Chemical reagents and standards

All chemicals were purchased from Sigma-Aldrich, Inc. (St. Louis, Mo., U.S.A.) or Fisher Scientific (Pittsburg, Pa., U.S.A.). The amino acid kits used for this study were purchased from Sigma-Aldrich, Inc. (St. Louis) and these are in free form. 1-PeCSO and 2-PeCSO were isolated from onion and garlic. (+)-S-(1-propenyl)-L-cysteine sulfoxide and (+)-S-(2-propenyl)-L-cysteine sulfoxide, the natural forms of 1-PeCSO and 2-PeCSO in onion and garlic, respectively, were obtained by the modified method of Shen and Parkin (2000). Onion and garlic juices prepared from heat-treated onion and garlic bulbs were adjusted to pH 6.5 with acetic acid. Onion and garlic juices were passed through a column of Dowex Marathon cation-exchange resin (Midland, Mich., U.S.A.) saturated with H+. Adsorbed amino acids and peptides were eluted with 0.1 N NaOH adjusted to pH 9 with acetic acid and then eluted with 0.25 N ammonium hydroxide. The eluate was tested with 0.8% ninhydrin in ethanol to confirm the presence of amino acids. Fractions containing 1-PeCSO or 2-PeCSO were separated using a Perkin Elmer (Shelton, Conn., U.S.A.) HPLC equipped with a Series 200 pump, Series 200 autoinjector, and Series 200 UV-vis detector and a preparative Econosil C-18 column (Alltech, 22 × 250 mm, 10 μm). The column was eluted at 8 mL/min with an isocratic mode of 100% H2O containing 0.5% acetic acid. Eluate was monitored at 220 nm.

Plant materials

Garlic bulbs (China) were purchased in a local store in College Station, Tex., U.S.A., in March 2007 and white onion bulbs were harvested in Weslaco, Tex., U.S.A., in March 2007.
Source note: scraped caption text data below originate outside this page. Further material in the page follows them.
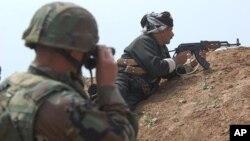 Tentara Amerika dengan binokularnya bersama tentara Kurdi di pinggiran kota Khazer, Irak utara. (Foto: Dok)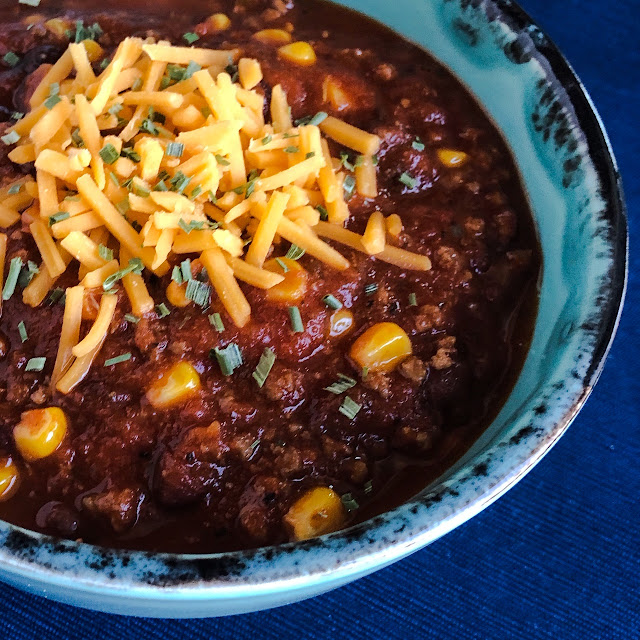 sweet corn & black bean chili in a turquoise bowl with cheese on top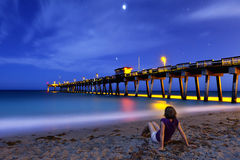 Woman sitting on shore at night Royalty Free Stock Photography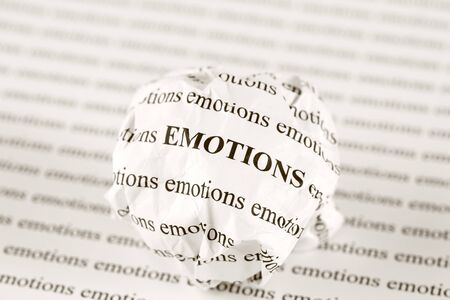 emotion: Crumpled paper ball with words emotions Stock Photo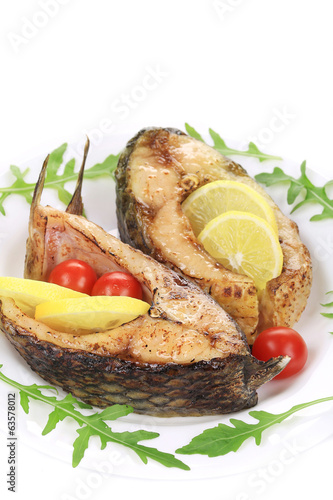 Grilled carp steaks with herbs and lemon.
Purification of alliinase in garlic

Purification of alliinase in garlic was carried out according to Imai and others (2006b). Unheated garlic juice chilled at 5 °C was adjusted to pH 4.0 with HCl. The precipitate was collected by centrifugation and redissolved in 0.05 M potassium phosphate buffer (pH 6.5) containing 10% glycerol and 20 μM pyridoxal-5′-phosphate.

Determination of optimal ratio of 1-PeCSO and 2-PeCSO for pigments formation

To investigate the optimal ratio of 1-PeCSO and 2-PeCSO for blue pigment formation, 1 mL each of 1-PeCSO solution (10 mg/mL) and 2-PeCSO (10 mg/mL) were mixed to obtain ratios of 0-100% (0:100, 10:90, 20:80, 30:70, 40:60, 50:50, 60:40, 70:30, 80:20, 90:10, 100:0) and were reacted with 20 μL of alliinase solution and 0.5 mL of glycine solution (10 mg/mL) in distilled H2O. After incubation at 60 °C for 3 h, the dark blue–green solutions were filtered, and their UV-vis spectra were recorded at 520 and 580 nm.
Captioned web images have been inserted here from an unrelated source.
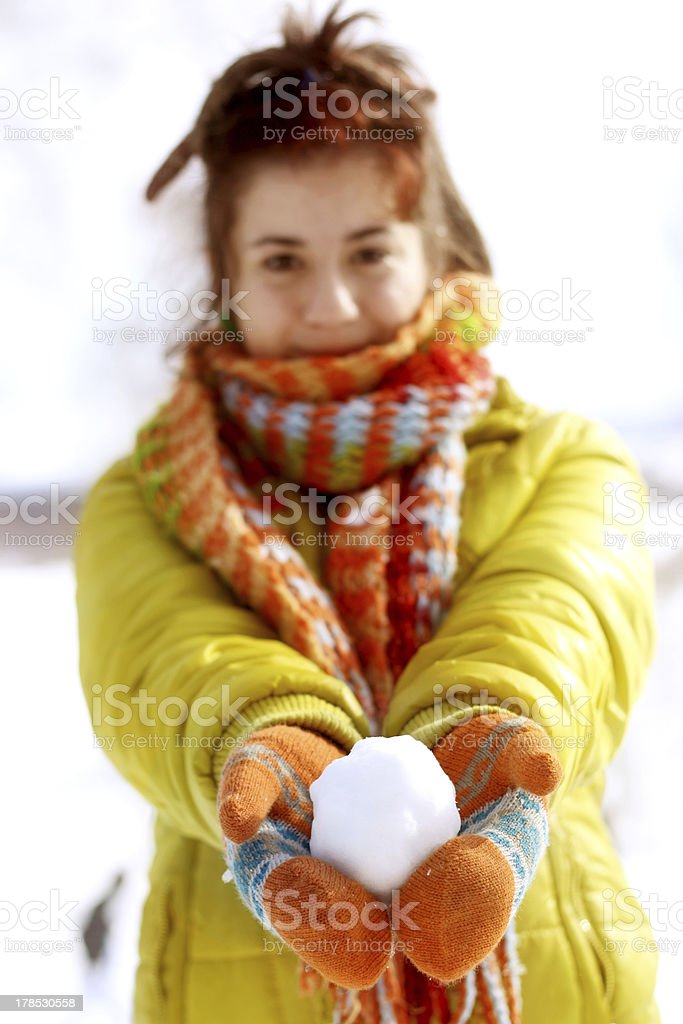 Young girl with snowball royalty-free stock photo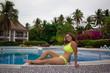 Zanzibar, woman, yellow bikini, pool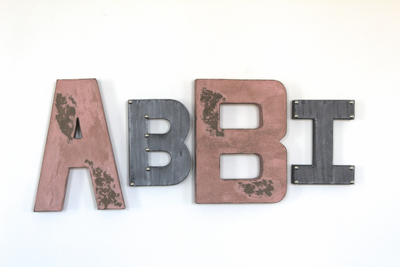Pink and silver nursery name letters spelling out the girl's name Abbi.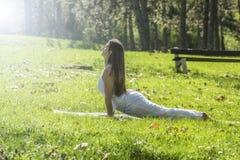 Girl doing yoga Stock Images
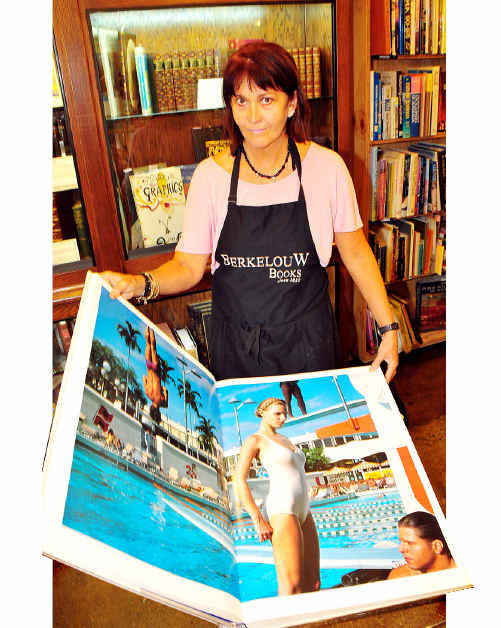 Berkelouw Books Eumundi manager Amanda Isler with Helmet Newton's 30kg book that sold to a collector for $7000.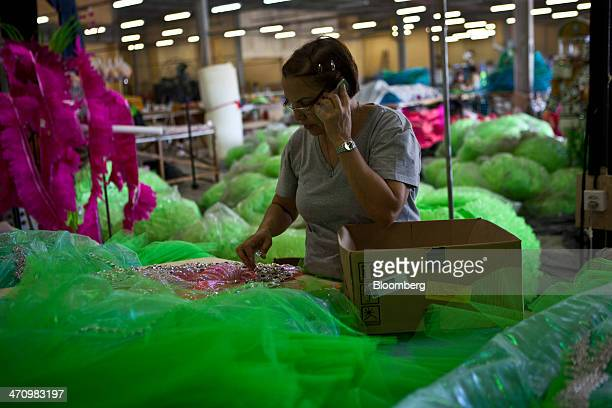 A temporary worker talks on a mobile phone while making a costume for Brazil's carnival celebration at the Mangueira samba school building in Rio de...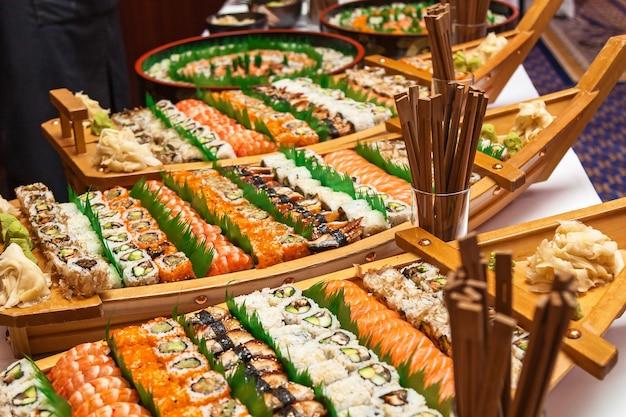 Barca di sushi con le bacchette sul tavolo bianco. barca di sushi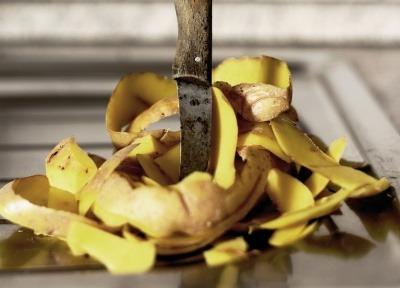 A knife piercing a pile of potato peel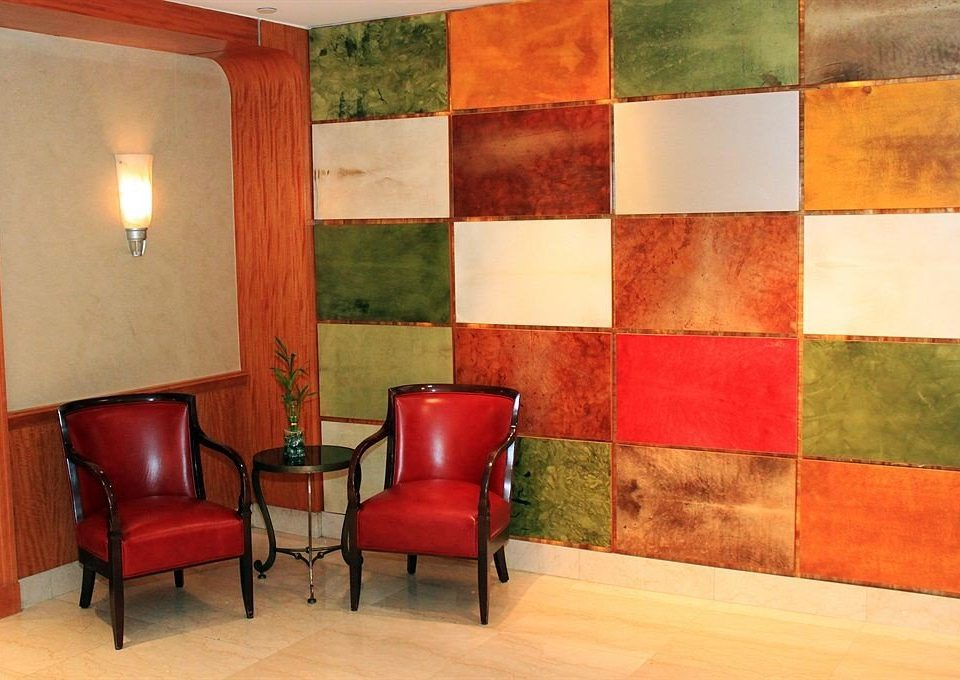 red color chair hardwood flooring living room Bedroom
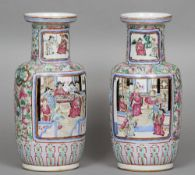 A pair of late 19th century Canton porcelain vases Each decorated with figural and scenic
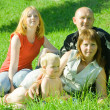 Family on grass — Stock Photo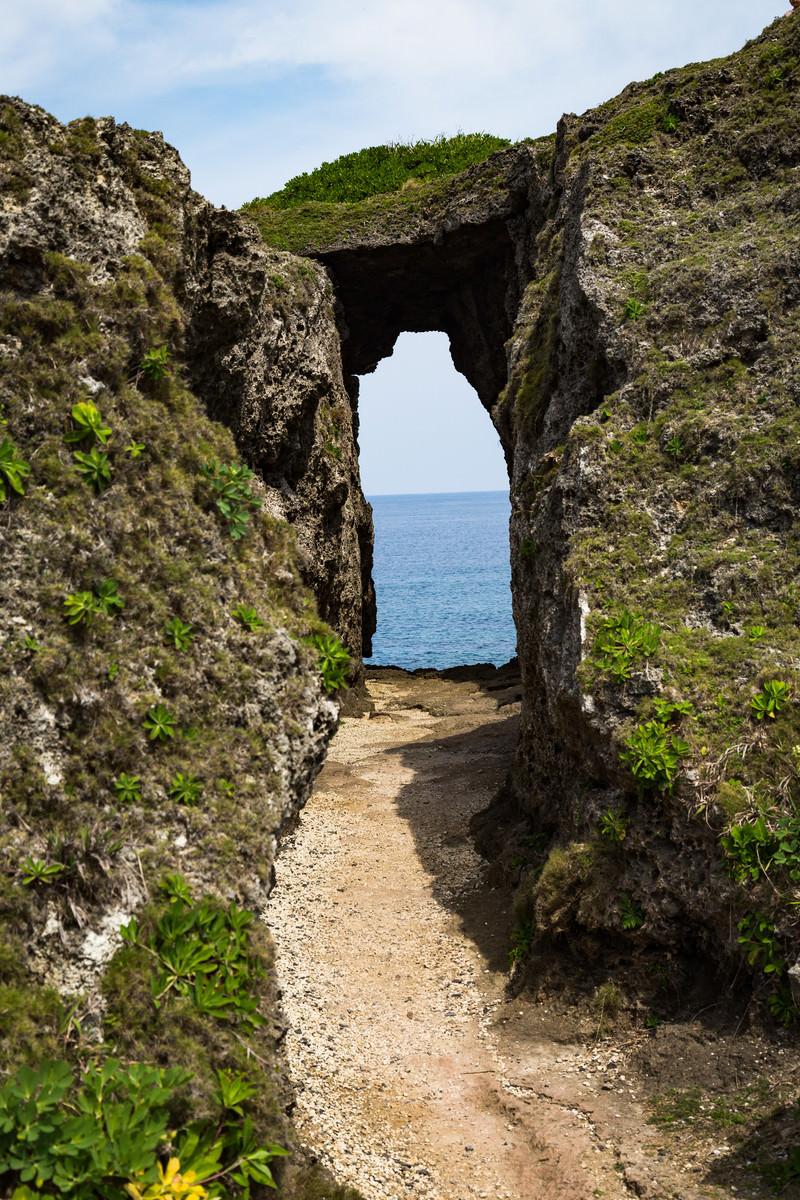 「人畜の犬の群れを捕まえて海に投げた由来がある犬の門蓋のメガネ岩」の写真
Preparation of greened garlic-onion juice

Garlic (200 g) and onion (100 g) were peeled and microwaved in a Magic Chef microwave oven for 3 min at 1000 W to inactive alliinase then fresh garlic (10 g) was added. Samples were homogenized with 300 mL of distilled H2O using a blender and the slurry was filtered through Miracloth. The filtrate obtained (400 mL) was centrifuged at 13000 ×g for 20 min. The aqueous upper layer was incubated at 60 °C for 3 h to generate blue–green pigments, then centrifuged at 13000 ×g for 20 min.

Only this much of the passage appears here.